In his post-congress interview with Khabar, Tokayev even had to answer a question—undoubtedly vetted by his administration—about the likelihood of a secret power-sharing arrangement with Nazarbayev, which the sitting president flatly denied. It is true that several days into the protests Tokayev ousted Nazarbayev’s family members, one by one, from their lucrative jobs—namely, Nazarbayev’s three sons-in-law, who had until then worked as chair of the Atameken chamber of commerce, CEO of KazTransOil, and CEO of QazaqGas. The former president’s nephew, Samat Abish, the deputy head of the powerful National Security Committee since 2015, was dismissed on January 17. Then, on January 25, Berik Imashev whose daughter is married to Dariga Nazarbayeva’s oldest son, lost his job as well. As head of the Central Election Commission since 2016, Imashev certified Tokayev’s victory in the 2019 presidential election with 71 percent of the votes (Orda.kz, Regnum, January 25; Total.kz, RBC, January 17; Lenta, Inbusiness.kz, January 15).

Despite what appears to be the Nazarbayev family’s near-complete withdrawal from political and administrative life (Dariga Nazarbayeva remains a parliamentary deputy but has been on sick leave since the protests began), the Nazarbayevs maintain significant economic influence over all sectors of the Kazakhstani economy.
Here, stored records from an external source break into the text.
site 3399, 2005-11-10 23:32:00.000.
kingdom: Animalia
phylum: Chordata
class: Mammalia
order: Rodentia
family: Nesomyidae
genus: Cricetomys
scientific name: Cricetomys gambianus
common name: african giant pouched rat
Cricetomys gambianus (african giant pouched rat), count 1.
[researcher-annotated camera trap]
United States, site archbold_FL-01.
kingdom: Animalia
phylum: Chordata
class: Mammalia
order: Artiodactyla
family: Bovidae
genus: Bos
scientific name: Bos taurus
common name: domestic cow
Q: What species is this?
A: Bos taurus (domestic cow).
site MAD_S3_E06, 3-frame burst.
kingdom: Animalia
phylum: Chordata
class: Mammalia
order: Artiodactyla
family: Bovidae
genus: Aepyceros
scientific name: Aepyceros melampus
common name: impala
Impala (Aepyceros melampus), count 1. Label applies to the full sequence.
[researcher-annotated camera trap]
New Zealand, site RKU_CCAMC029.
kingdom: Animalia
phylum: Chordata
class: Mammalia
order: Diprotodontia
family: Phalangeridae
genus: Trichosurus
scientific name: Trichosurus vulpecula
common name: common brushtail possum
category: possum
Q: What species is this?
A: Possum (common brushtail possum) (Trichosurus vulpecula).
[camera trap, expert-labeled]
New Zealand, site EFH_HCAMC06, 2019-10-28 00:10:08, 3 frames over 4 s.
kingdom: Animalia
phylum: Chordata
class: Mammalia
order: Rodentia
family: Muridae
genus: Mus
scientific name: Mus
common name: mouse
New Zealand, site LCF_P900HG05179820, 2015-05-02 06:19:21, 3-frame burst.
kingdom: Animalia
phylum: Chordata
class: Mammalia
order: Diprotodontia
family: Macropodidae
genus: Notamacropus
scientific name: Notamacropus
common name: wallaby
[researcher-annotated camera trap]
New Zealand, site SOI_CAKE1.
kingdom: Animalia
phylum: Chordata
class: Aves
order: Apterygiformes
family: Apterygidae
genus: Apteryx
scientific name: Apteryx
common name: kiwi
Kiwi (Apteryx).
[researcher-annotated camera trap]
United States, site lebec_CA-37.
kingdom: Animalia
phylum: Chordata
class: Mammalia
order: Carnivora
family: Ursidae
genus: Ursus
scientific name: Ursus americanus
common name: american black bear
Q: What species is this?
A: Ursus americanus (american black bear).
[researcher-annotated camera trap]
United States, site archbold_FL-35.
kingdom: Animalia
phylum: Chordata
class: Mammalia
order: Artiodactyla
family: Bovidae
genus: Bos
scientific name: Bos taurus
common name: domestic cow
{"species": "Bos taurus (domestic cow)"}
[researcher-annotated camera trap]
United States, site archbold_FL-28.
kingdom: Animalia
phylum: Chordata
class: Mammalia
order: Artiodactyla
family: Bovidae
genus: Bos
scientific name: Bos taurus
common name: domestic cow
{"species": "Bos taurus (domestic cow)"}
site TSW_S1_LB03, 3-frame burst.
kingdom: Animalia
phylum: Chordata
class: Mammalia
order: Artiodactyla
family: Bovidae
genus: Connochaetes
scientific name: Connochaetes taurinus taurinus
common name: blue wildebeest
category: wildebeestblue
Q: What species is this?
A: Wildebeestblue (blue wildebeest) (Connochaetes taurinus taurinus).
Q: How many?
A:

For example, Timur Kulibayev and his wife Dinara, the former president’s middle daughter, retain a majority stake in the country’s largest bank by assets, Halyk Bank. Also, Kulibayev has preserved intact his chairmanship of the Kazenergy association, the most influential national business lobby representing the interests of the oil and natural gas sector. In this capacity, his candidacy was recently resubmitted by the Russian government for a seat on the new board of Gazprom, likely suggesting that Kulibayev’s influence will last well beyond the Nazarbayev era (RIA Novosti, January 25; Informburo.ru, Tengrinews.kz, January 18).

As Tokayev seeks to build a new Kazakhstan, his administration will face numerous challenges. The biggest of them include how to reform a dysfunctional and corrupt political system built around one man, his predecessor Nazarbayev, as well as how to diversify an oil-dependent economy whose benefits have been hijacked for years by the former First Family and its many associates—without breaking either beyond repair. No guarantee exists that the Tokayev administration will succeed in meeting the high hopes pinned on its reform program by a population anxious for meaningful domestic change, including a reinvigorated economy, greater social justice and a modicum of political pluralism. The coming changes will be crucial for understanding whether the Tokayev era will be a new beginning or, instead, more of the same.